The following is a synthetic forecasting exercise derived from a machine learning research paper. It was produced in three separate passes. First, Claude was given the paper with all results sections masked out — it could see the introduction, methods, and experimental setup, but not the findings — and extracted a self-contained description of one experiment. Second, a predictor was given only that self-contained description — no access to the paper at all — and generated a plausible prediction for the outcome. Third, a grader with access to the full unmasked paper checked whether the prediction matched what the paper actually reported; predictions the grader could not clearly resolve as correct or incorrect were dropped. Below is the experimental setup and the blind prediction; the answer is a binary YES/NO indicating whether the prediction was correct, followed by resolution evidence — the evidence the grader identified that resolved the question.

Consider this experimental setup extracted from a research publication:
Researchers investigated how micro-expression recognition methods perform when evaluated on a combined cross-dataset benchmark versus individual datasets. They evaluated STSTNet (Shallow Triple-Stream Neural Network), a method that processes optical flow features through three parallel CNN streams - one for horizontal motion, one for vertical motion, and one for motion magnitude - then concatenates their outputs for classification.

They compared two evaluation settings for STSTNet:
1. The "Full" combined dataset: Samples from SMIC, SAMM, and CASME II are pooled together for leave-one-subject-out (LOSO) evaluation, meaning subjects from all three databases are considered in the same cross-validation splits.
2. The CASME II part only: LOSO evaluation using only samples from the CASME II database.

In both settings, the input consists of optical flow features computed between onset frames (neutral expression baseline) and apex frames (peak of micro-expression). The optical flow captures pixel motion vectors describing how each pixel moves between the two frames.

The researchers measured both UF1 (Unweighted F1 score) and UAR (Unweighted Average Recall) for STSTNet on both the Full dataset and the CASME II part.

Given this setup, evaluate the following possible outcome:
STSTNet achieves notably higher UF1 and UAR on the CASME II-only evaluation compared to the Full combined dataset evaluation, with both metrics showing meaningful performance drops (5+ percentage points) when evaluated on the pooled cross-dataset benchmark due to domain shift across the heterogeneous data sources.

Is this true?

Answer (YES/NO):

**REQUIRED ACTION**. Determine how many lines above contain "settings" and respond with that number only.

**RESPONSE**. 2